L’ouverture de la navigation à grand gabarit sur la Moselle, à l’époque un pas important vers la réconciliation franco-allemande, vient de fêter ses cinquante ans. Vingt-huit barrages auront été nécessaires pour permettre l’accès des bateaux de 1 500 t et convois poussés de 3 500 t de Coblence jusqu’à Neuves-Maisons, au sud de Nancy. Organisées du 2 au 4 juin par la Commission de la Moselle, les célébrations ont été notamment l’occasion d’évoquer l’évolution des trafics marchandises: 12,8 Mt en 2012 à l’écluse de Coblence.
Car l’équilibre qui a prévalu ces dernières années, à savoir produits sidérurgiques et céréales à l’export, charbon, ferrailles et minerai de fer à l’import, a vécu. En cause, la fin de la filière à chaud d’ArcelorMittal au Luxembourg et en Lorraine, la fermeture de la cokerie de Carling et l’arrêt programmé des deux dernières centrales thermiques au charbon sur la partie française du fleuve.
« La Moselle a perdu 15 % à 20 % de ses volumes par rapport aux meilleures années. Et elle va en perdre encore. C’est un souci pour tous les opérateurs locaux », témoigne Pascal Rodius, responsable de l’agence HTAG à Thionville.
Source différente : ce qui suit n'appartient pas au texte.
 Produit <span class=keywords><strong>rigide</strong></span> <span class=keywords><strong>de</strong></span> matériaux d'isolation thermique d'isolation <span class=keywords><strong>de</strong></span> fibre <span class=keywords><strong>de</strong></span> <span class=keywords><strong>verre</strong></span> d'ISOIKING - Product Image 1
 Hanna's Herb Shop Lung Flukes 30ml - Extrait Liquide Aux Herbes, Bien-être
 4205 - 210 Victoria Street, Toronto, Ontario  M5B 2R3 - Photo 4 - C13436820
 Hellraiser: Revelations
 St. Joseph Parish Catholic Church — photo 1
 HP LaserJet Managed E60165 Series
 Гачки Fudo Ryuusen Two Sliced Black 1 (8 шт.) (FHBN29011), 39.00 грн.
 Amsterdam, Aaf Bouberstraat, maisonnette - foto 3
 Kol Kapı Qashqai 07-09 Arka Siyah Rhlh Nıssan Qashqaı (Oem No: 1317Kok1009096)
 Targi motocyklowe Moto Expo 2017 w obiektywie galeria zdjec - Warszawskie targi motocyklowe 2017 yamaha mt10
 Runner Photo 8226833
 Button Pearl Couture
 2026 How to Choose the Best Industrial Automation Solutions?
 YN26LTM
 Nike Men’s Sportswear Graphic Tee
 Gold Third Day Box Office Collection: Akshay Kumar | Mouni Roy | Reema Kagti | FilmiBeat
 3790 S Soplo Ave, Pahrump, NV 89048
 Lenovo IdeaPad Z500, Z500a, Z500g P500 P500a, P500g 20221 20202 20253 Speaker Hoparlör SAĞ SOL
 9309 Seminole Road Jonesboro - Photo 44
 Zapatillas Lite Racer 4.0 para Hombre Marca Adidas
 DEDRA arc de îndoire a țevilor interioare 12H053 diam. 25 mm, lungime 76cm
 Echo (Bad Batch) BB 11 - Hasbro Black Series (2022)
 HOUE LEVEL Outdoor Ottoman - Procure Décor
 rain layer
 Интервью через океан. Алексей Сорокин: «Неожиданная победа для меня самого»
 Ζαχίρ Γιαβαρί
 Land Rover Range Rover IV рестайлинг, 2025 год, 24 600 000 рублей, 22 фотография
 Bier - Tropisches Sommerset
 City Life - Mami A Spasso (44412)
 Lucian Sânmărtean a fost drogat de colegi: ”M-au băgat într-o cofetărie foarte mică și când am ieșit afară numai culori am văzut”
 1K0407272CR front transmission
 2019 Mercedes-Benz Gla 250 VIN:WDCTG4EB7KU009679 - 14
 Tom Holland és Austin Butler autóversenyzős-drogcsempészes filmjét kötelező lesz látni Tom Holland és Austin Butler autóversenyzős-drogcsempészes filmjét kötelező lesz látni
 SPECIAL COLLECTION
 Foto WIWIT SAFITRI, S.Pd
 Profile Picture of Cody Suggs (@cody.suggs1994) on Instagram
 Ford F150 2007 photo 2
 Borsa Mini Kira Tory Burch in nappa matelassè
Filiale du port de Bonn, cette société réalise environ 15 M€ de chiffre d’affaires sur la Moselle. D’ores et déjà, les opérateurs fluviaux anticipent une perte de réactivité dans l’organisation des trafics: les exportations vont devoir être programmées plus tôt en raison de rotations moins régulières entre les flux amont et aval.
Les céréaliers confiants
Pour autant, les céréaliers français qui alimentent moulins, brasseries et unités de trituration en Allemagne, Belgique et Pays-Bas restent confiants. Premier groupe céréalier français, la société In Vivo (6 600 personnes, 6,1 M€ de CA) estime que la perte de 1 Mt de cale disponible pour l’export sur la Moselle n’impactera son activité qu’à la marge. « Seuls les tonnages pré-acheminés depuis la Bourgogne, la Champagne-Ardenne et le Centre pourraient basculer vers les ports de Rouen ou de Dunkerque », précise Bruno Paillaud, directeur d’exploitation d’In Vivo Metz. En effet, la majorité des pré-acheminements s’effectue dans un rayon de 150 km autour du site. De plus, l’activité sidérurgique sur la Sarre, un affluent de la Moselle, offre encore d’intéressantes réserves de cale. Enfin, ultime opportunité, une augmentation des besoins en matériaux de construction se fait ressentir en Lorraine.
Parallèlement, le développement d’un trafic de conteneurs mobilise l’énergie des acteurs économiques côté français. Le rehaussement de sept ponts permet désormais d’accéder au Nouveau port de Metz avec trois couches 300 jours par an sous certaines conditions de chargement. Par ailleurs, l’aménagement de plates-formes sur les ports de Thionville-Illange, Nouveau port de Metz et Nancy-Frouard, est en cours. Les 27,9 M€ alloués dans le cadre du contrat de plan État-Région 2007-2014 devraient permettre de réaliser les premiers travaux d’ici à 2015. Surtout, une ligne régulière a vu le jour en mars sur le Nouveau port de Metz. Elle est opérée par Multimodal shuttle, une filiale de la CCI de Moselle, d’HTAG et d’Am Zehnhoff-Söns/AZS qui exploite le terminal à conteneurs allemand, ainsi que les services offerts au départ de ce terminal. Point fort de cette navette, elle s’arrête à Bonn pour alimenter les lignes existantes qui rallient déjà les principaux quais d’Anvers et Rotterdam. Une rupture de charge supplémentaire en échange d’un gain en transit time.
Plus en aval, le port luxembourgeois de Mertert lit également son avenir dans le conteneur. Unique point d’accès à la voie d’eau pour les marchandises du Grand-duché, le port a perdu 40 % de ses trafics fluviaux en cinq ans. À terme, il devrait constituer le débouché fluvial de la plate-forme multimodale de 35 ha attendue pour 2016 à Bettembourg, 40 km au sud-est. 300 000 UTI (unité de transport intermodal) devraient y transiter contre 90 000 UTI sur l’actuelle plate-forme rail-route.
L’avenir dira si les problématiques de transit time et de hauteur sur la Moselle pourront être surmontées par comparaison au Rhin voisin qui autorise trois voire quatre couches et demeure une autoroute fluviale sans écluse jusqu’à Iffetzheim.